*Исходный текст*.
%%

Жалкое, по преимуществу, словесное качество эфирной публицистики по сравнению с печатной – дело обычное и привычное. Но ведь у работников микрофона и экрана есть множество исключительно заманчивых «цацек». И в те времена они тоже были. Начать с того, что Ростовский радиокомитет в начале шестидесятых годов был единственным, где одни и те же журналисты работали и на радио, и на телевидении. Разве не круто с утра монтировать радиорепортаж с ярмарки, записанный вчера, а вечером – быть «в кадре» с обзором откликов телезрителей (я довольно быстро был переведен в заведующие отделом писем). А ПТС (передвижная телевизионная станция) – разве не забавная игрушка, если прирулить ее, скажем, в городской парк?
ББИ, Бондаренко Борис Иванович – председатель радиокомитета, был одержим идеей сделать из своих работников сверхчеловеков, которые могли бы всё: написать сценарий, срежиссировать передачу и собственноручно выдать ее в эфир. Поэтому каждый журналист должен был время от времени проходить месячную практику в роли ассистента режиссера. И мне довелось им быть. Как мог, я помогал нашему главному режиссеру Беликову переносить со сцены в студию спектакль драматического театра. И у меня была возможность на передаче немного подвигать микшерами на ключевом месте – пульте выпуска сигнала из аппаратной.

%%

*Задание 1*. Кто, согласно тексту о Ростовском радиокомитете, был председателем радиокомитета?

Сохранённые записи данных
%%

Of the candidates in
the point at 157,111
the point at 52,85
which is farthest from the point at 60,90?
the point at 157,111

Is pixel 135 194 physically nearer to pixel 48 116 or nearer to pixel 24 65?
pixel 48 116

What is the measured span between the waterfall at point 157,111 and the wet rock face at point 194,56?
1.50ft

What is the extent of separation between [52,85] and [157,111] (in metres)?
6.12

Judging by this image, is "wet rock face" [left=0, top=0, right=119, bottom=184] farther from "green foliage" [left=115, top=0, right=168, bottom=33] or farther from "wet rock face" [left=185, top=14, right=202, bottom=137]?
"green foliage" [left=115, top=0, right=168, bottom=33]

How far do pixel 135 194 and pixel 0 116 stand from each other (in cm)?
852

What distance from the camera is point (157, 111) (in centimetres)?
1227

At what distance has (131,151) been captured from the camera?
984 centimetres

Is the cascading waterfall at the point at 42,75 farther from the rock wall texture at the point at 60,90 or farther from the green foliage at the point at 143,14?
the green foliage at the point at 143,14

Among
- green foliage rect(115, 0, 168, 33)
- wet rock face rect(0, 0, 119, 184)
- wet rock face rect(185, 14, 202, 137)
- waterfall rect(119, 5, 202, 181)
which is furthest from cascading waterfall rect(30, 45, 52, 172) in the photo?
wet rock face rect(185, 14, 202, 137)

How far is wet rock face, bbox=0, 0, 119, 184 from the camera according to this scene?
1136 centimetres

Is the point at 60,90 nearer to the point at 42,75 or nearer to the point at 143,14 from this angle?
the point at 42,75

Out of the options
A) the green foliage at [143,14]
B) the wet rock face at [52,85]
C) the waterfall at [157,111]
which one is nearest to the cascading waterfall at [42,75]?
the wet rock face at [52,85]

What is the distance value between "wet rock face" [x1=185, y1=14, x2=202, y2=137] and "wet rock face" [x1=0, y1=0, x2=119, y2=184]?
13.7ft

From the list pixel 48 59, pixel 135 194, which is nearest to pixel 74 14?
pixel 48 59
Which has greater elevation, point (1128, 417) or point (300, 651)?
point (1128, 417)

%%

*Задание 2*. Пожалуйста, верните все строки, в которых встречается слово "rect".

*Ответ 1*. Бондаренко Борис Иванович.

*Ответ 2*.
- green foliage rect(115, 0, 168, 33)
- wet rock face rect(0, 0, 119, 184)
- wet rock face rect(185, 14, 202, 137)
- waterfall rect(119, 5, 202, 181)
which is furthest from cascading waterfall rect(30, 45, 52, 172) in the photo?
wet rock face rect(185, 14, 202, 137)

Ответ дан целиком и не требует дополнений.